Last year, Fordham University hosted a symposium on O’Connor and race, supported with a grant from the author’s estate. The organizer, Angela Alaimo O’Donnell, edits a series of books on Catholic writers funded by the estate, has compiled a book of devotions drawn from O’Connor’s work, and has written a book of poems that “channel the voice” of the author. In a new volume in the series, “Radical Ambivalence: Race in Flannery O’Connor” (Fordham), she takes up Flannery and That Issue. Proposing that O’Connor’s work is “race-haunted,” she applies techniques from whiteness studies and critical race theory, as well as Toni Morrison’s idea of “Africanist ‘othering.’ ” O’Donnell presents a previously unpublished passage on race and engages with scholars who have offered context for the racist remarks. Although she is palpably anguished about O’Connor’s race problem, she winds up reprising those earlier arguments in current literary-critical argot, treating O’Connor as “transgressive in her writing about race” but prone to lapses and excesses that stemmed from social forces beyond her control.

The context arguments go like this. O’Connor was a writer of her place and time, and her limitations were those of “the culture that had produced her.” Forced by illness to return to Georgia, she was made captive to a “Southern code of manners” that maintained whites’ superiority over blacks, but her fiction subjects the code to scrutiny. Although she used racial epithets carelessly in her correspondence, she dealt with race courageously in the fiction, depicting white characters pitilessly and creating upstanding black characters who “retain an inviolable privacy.” And she was admirably leery of cultural appropriation. “I don’t feel capable of entering the mind of a Negro,” she told an interviewer—a reluctance that Alice Walker lauded in a 1975 essay.

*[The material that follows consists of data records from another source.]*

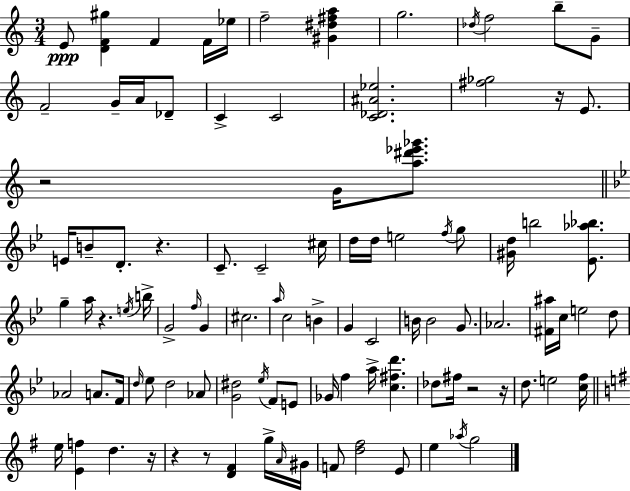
E4/e [D4,F4,G#5]/q F4/q F4/s Eb5/s F5/h [G#4,D#5,F#5,A5]/q G5/h. Db5/s F5/h B5/e G4/e F4/h G4/s A4/s Db4/e C4/q C4/h [C4,Db4,A#4,Eb5]/h. [F#5,Gb5]/h R/s E4/e. R/h G4/s [A5,D#6,Eb6,Gb6]/e. E4/s B4/e D4/e. R/q. C4/e. C4/h C#5/s D5/s D5/s E5/h F5/s G5/e [G#4,D5]/s B5/h [Eb4,Ab5,Bb5]/e. G5/q A5/s R/q. E5/s B5/s G4/h F5/s G4/q C#5/h. A5/s C5/h B4/q G4/q C4/h B4/s B4/h G4/e. Ab4/h. [F#4,A#5]/s C5/s E5/h D5/e Ab4/h A4/e. F4/s D5/s Eb5/e D5/h Ab4/e [G4,D#5]/h Eb5/s F4/e E4/e Gb4/s F5/q A5/s [C5,F#5,D6]/q. Db5/e F#5/s R/h R/s D5/e. E5/h [C5,F5]/s E5/s [E4,F5]/q D5/q. R/s R/q R/e [D4,F#4]/q G5/s A4/s G#4/s F4/e [D5,F#5]/h E4/e E5/q Ab5/s G5/h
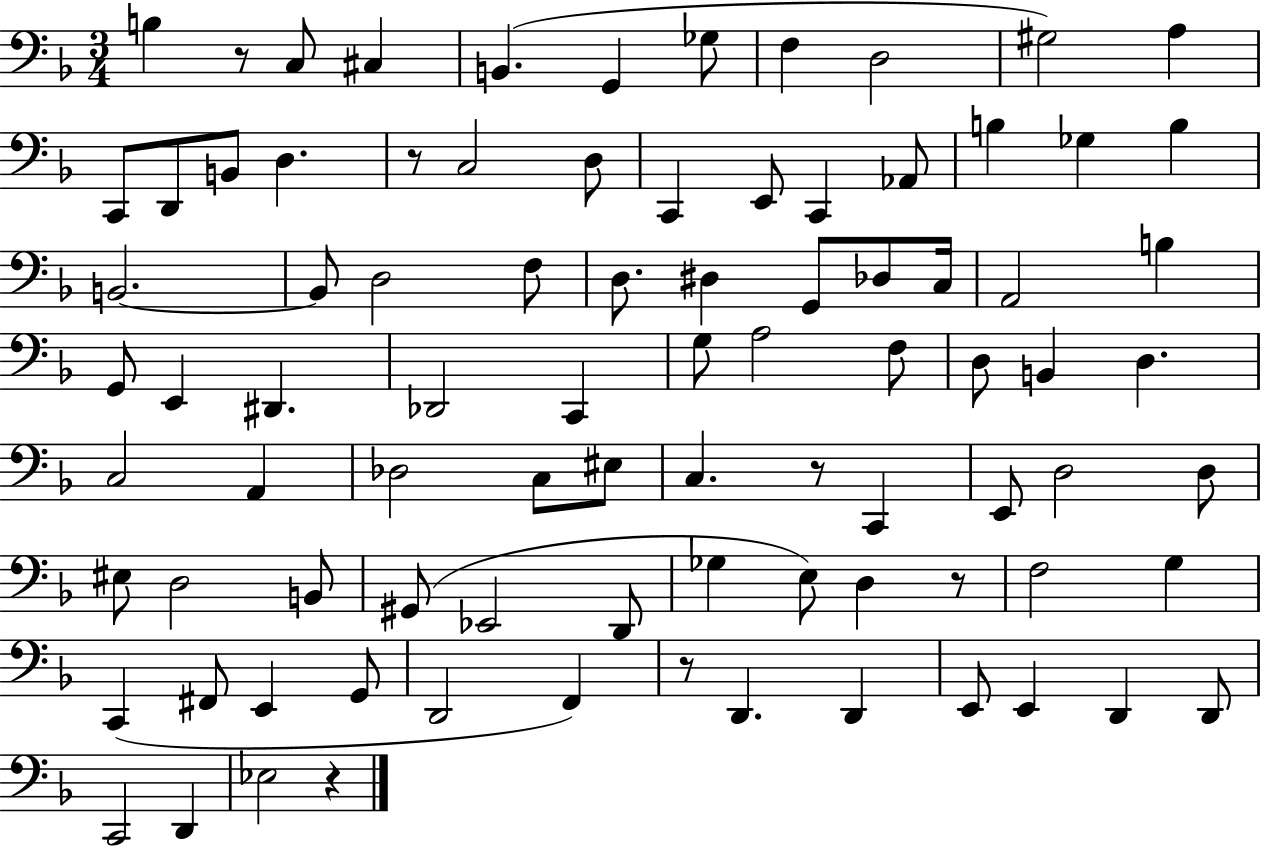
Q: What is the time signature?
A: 3/4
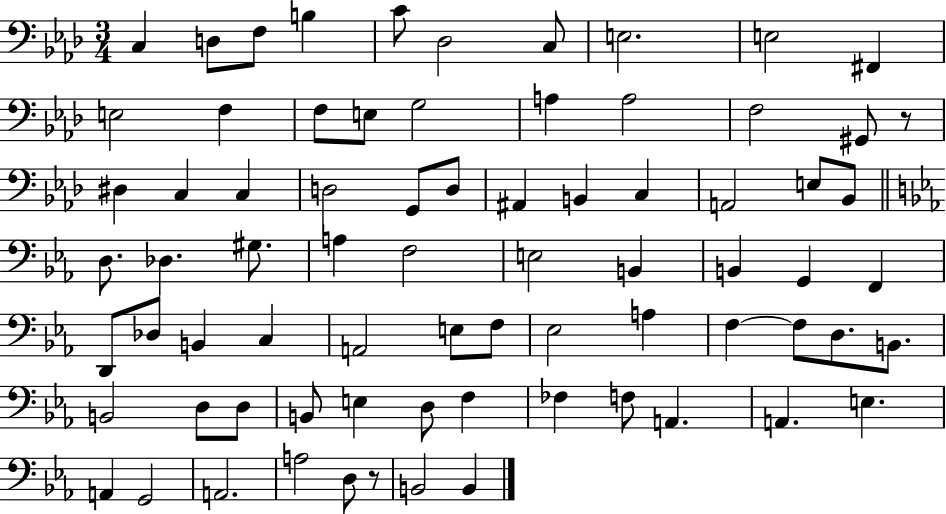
{
  \clef bass
  \numericTimeSignature
  \time 3/4
  \key aes \major
  c4 d8 f8 b4 | c'8 des2 c8 | e2. | e2 fis,4 | \break e2 f4 | f8 e8 g2 | a4 a2 | f2 gis,8 r8 | \break dis4 c4 c4 | d2 g,8 d8 | ais,4 b,4 c4 | a,2 e8 bes,8 | \break \bar "||" \break \key c \minor d8. des4. gis8. | a4 f2 | e2 b,4 | b,4 g,4 f,4 | \break d,8 des8 b,4 c4 | a,2 e8 f8 | ees2 a4 | f4~~ f8 d8. b,8. | \break b,2 d8 d8 | b,8 e4 d8 f4 | fes4 f8 a,4. | a,4. e4. | \break a,4 g,2 | a,2. | a2 d8 r8 | b,2 b,4 | \break \bar "|."
}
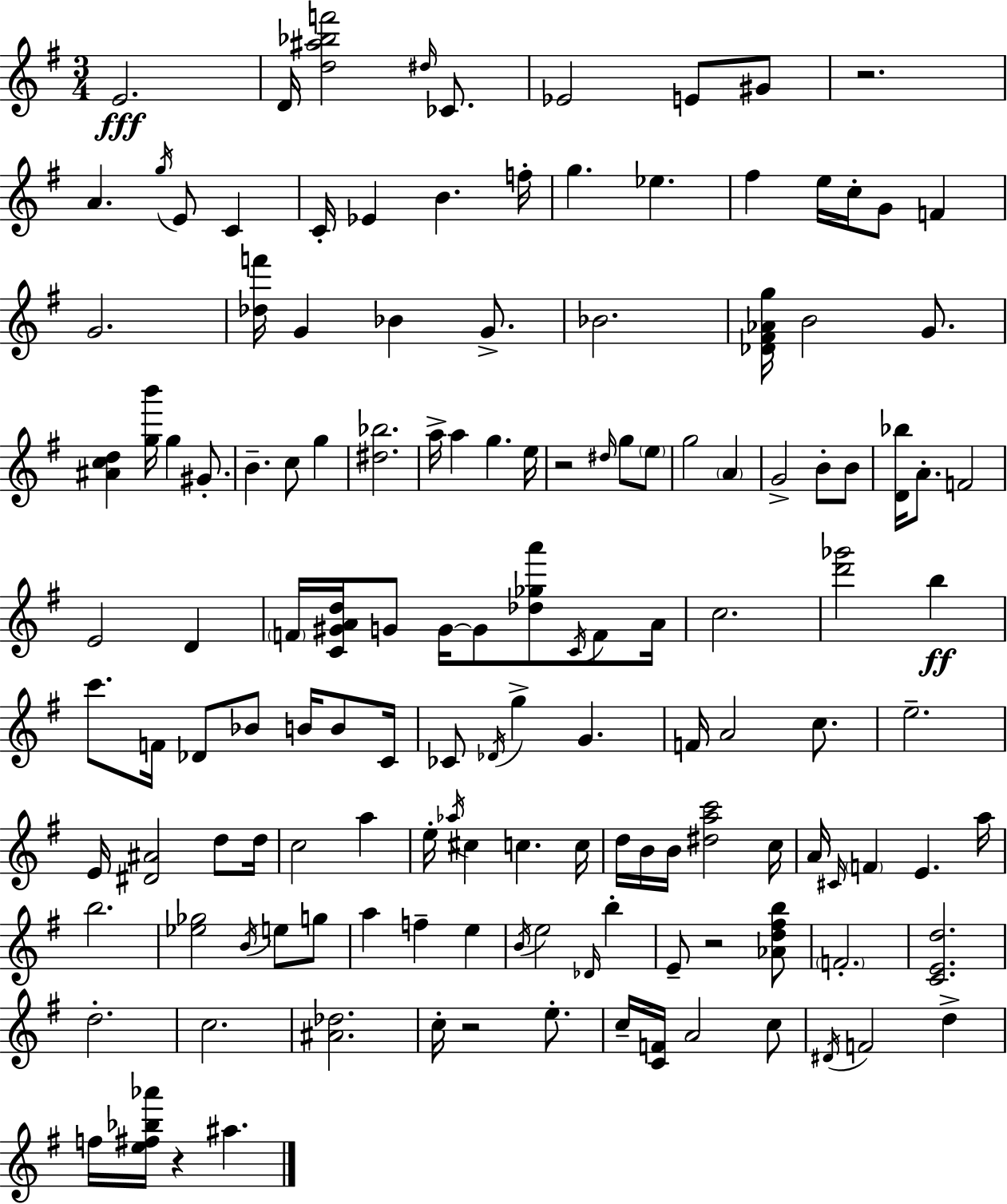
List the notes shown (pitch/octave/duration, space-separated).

E4/h. D4/s [D5,A#5,Bb5,F6]/h D#5/s CES4/e. Eb4/h E4/e G#4/e R/h. A4/q. G5/s E4/e C4/q C4/s Eb4/q B4/q. F5/s G5/q. Eb5/q. F#5/q E5/s C5/s G4/e F4/q G4/h. [Db5,F6]/s G4/q Bb4/q G4/e. Bb4/h. [Db4,F#4,Ab4,G5]/s B4/h G4/e. [A#4,C5,D5]/q [G5,B6]/s G5/q G#4/e. B4/q. C5/e G5/q [D#5,Bb5]/h. A5/s A5/q G5/q. E5/s R/h D#5/s G5/e E5/e G5/h A4/q G4/h B4/e B4/e [D4,Bb5]/s A4/e. F4/h E4/h D4/q F4/s [C4,G#4,A4,D5]/s G4/e G4/s G4/e [Db5,Gb5,A6]/e C4/s F4/e A4/s C5/h. [D6,Gb6]/h B5/q C6/e. F4/s Db4/e Bb4/e B4/s B4/e C4/s CES4/e Db4/s G5/q G4/q. F4/s A4/h C5/e. E5/h. E4/s [D#4,A#4]/h D5/e D5/s C5/h A5/q E5/s Ab5/s C#5/q C5/q. C5/s D5/s B4/s B4/s [D#5,A5,C6]/h C5/s A4/s C#4/s F4/q E4/q. A5/s B5/h. [Eb5,Gb5]/h B4/s E5/e G5/e A5/q F5/q E5/q B4/s E5/h Db4/s B5/q E4/e R/h [Ab4,D5,F#5,B5]/e F4/h. [C4,E4,D5]/h. D5/h. C5/h. [A#4,Db5]/h. C5/s R/h E5/e. C5/s [C4,F4]/s A4/h C5/e D#4/s F4/h D5/q F5/s [E5,F#5,Bb5,Ab6]/s R/q A#5/q.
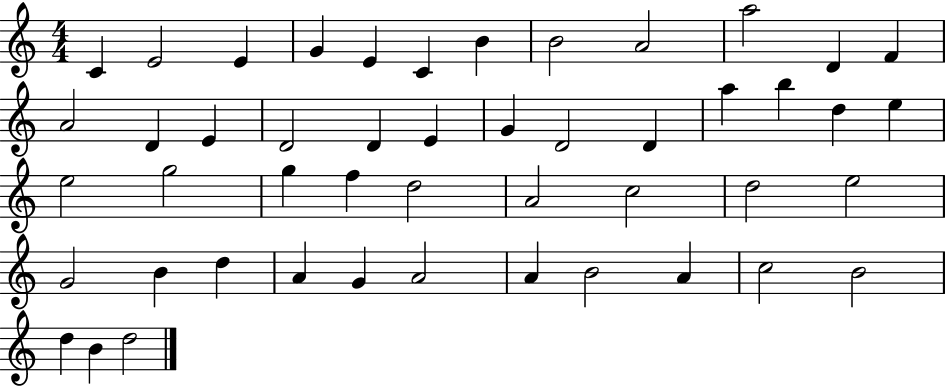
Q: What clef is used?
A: treble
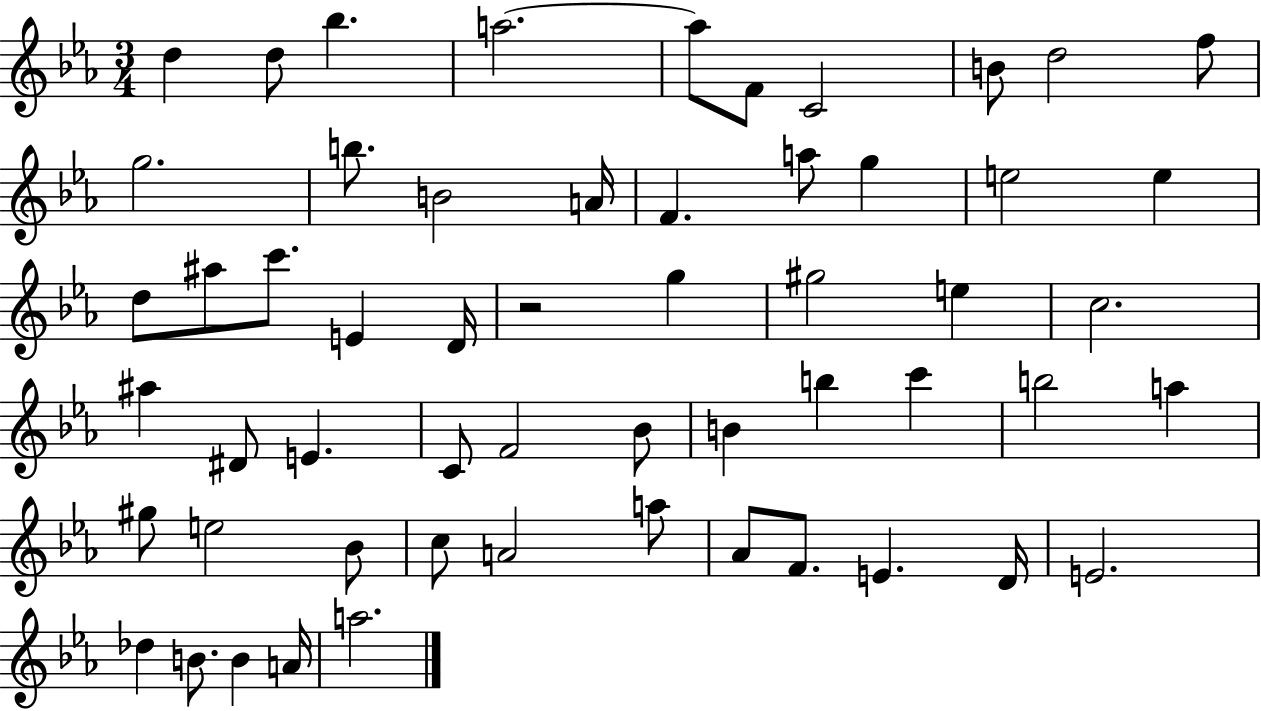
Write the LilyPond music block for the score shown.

{
  \clef treble
  \numericTimeSignature
  \time 3/4
  \key ees \major
  d''4 d''8 bes''4. | a''2.~~ | a''8 f'8 c'2 | b'8 d''2 f''8 | \break g''2. | b''8. b'2 a'16 | f'4. a''8 g''4 | e''2 e''4 | \break d''8 ais''8 c'''8. e'4 d'16 | r2 g''4 | gis''2 e''4 | c''2. | \break ais''4 dis'8 e'4. | c'8 f'2 bes'8 | b'4 b''4 c'''4 | b''2 a''4 | \break gis''8 e''2 bes'8 | c''8 a'2 a''8 | aes'8 f'8. e'4. d'16 | e'2. | \break des''4 b'8. b'4 a'16 | a''2. | \bar "|."
}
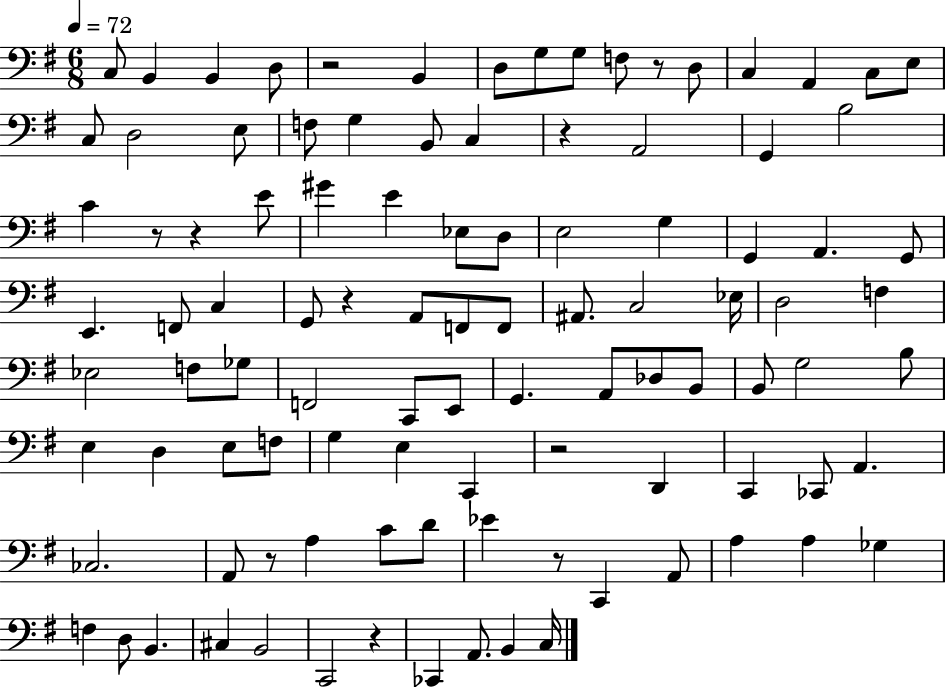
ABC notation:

X:1
T:Untitled
M:6/8
L:1/4
K:G
C,/2 B,, B,, D,/2 z2 B,, D,/2 G,/2 G,/2 F,/2 z/2 D,/2 C, A,, C,/2 E,/2 C,/2 D,2 E,/2 F,/2 G, B,,/2 C, z A,,2 G,, B,2 C z/2 z E/2 ^G E _E,/2 D,/2 E,2 G, G,, A,, G,,/2 E,, F,,/2 C, G,,/2 z A,,/2 F,,/2 F,,/2 ^A,,/2 C,2 _E,/4 D,2 F, _E,2 F,/2 _G,/2 F,,2 C,,/2 E,,/2 G,, A,,/2 _D,/2 B,,/2 B,,/2 G,2 B,/2 E, D, E,/2 F,/2 G, E, C,, z2 D,, C,, _C,,/2 A,, _C,2 A,,/2 z/2 A, C/2 D/2 _E z/2 C,, A,,/2 A, A, _G, F, D,/2 B,, ^C, B,,2 C,,2 z _C,, A,,/2 B,, C,/4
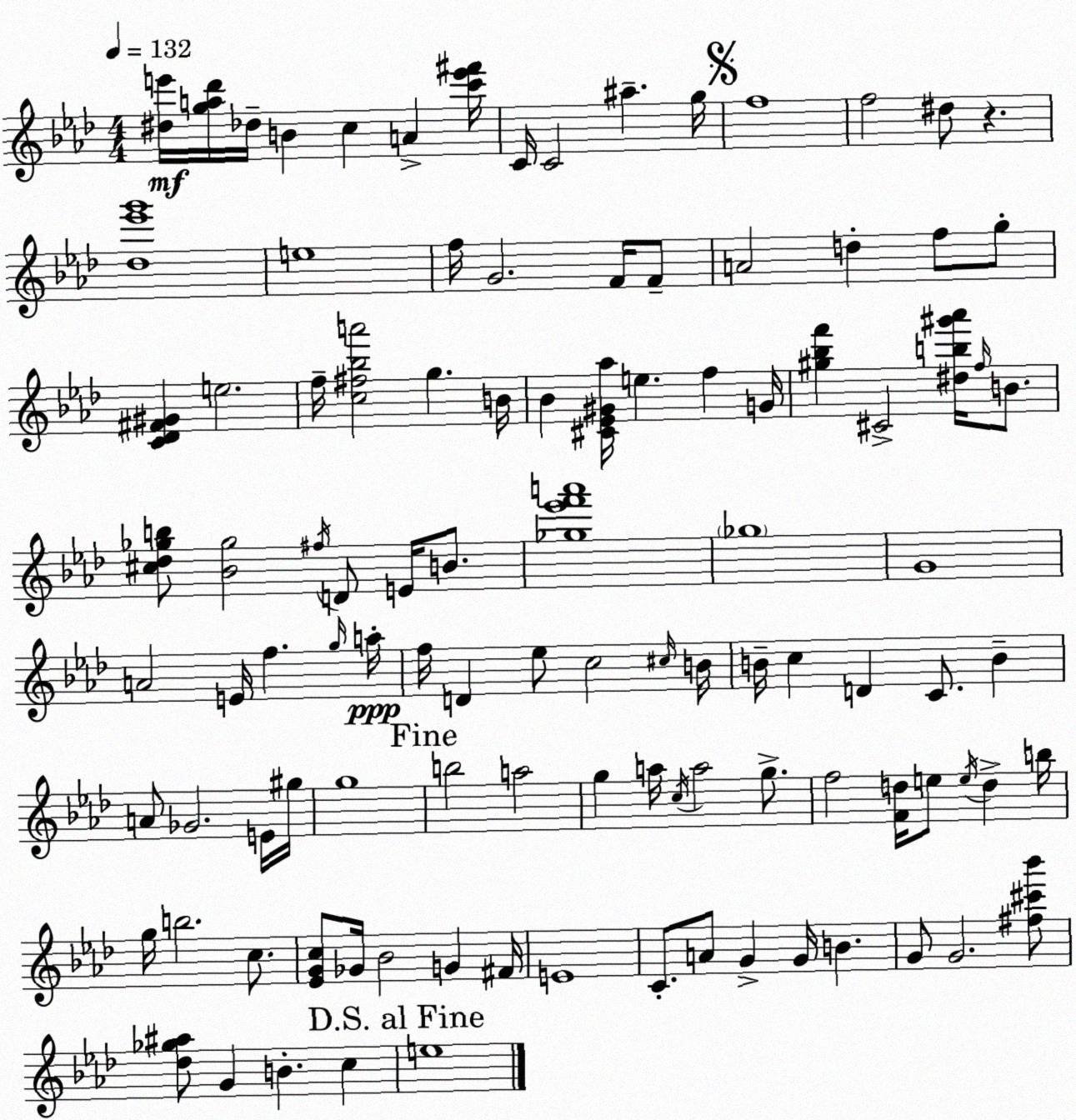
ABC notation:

X:1
T:Untitled
M:4/4
L:1/4
K:Fm
[^de']/4 [ga_d']/4 _d/4 B c A [c'e'^f']/4 C/4 C2 ^a g/4 f4 f2 ^d/2 z [_d_e'g']4 e4 f/4 G2 F/4 F/2 A2 d f/2 g/2 [C_D^F^G] e2 f/4 [c^f_ba']2 g B/4 _B [^C_E^G_a]/4 e f G/4 [^g_bf'] ^C2 [^db^g'_a']/4 f/4 B/2 [^c_d_gb]/2 [_B_g]2 ^f/4 D/2 E/4 B/2 [_g_e'f'a']4 _g4 G4 A2 E/4 f g/4 a/4 f/4 D _e/2 c2 ^c/4 B/4 B/4 c D C/2 B A/2 _G2 E/4 ^g/4 g4 b2 a2 g a/4 c/4 a2 g/2 f2 [Fd]/4 e/2 e/4 d b/4 g/4 b2 c/2 [_EGc]/2 _G/4 _B2 G ^F/4 E4 C/2 A/2 G G/4 B G/2 G2 [^f^c'_b']/2 [_d_g^a]/2 G B c e4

All the contextualizing produces a seesaw effect, as it variously cordons off the author from history, deems her a product of racist history, and proposes that she was as oppressed by that history as anybody else was. It backdates O’Connor as a writer of her time when she was a near-contemporary of writers typically seen as writers of our time: Gabriel García Márquez (born 1927), Maya Angelou (1928), Ursula K. Le Guin (1929), Tom Wolfe (1930), and Derek Walcott (1930), among others. It suggests that white racism in Georgia was all-encompassing and brooked no dissent, even though (as O’Donnell points out) Georgia was then changing more dramatically than at any point before or since. Patronizingly, it proposes that O’Connor, a genius who prized detachment, lacked the free will to think for herself.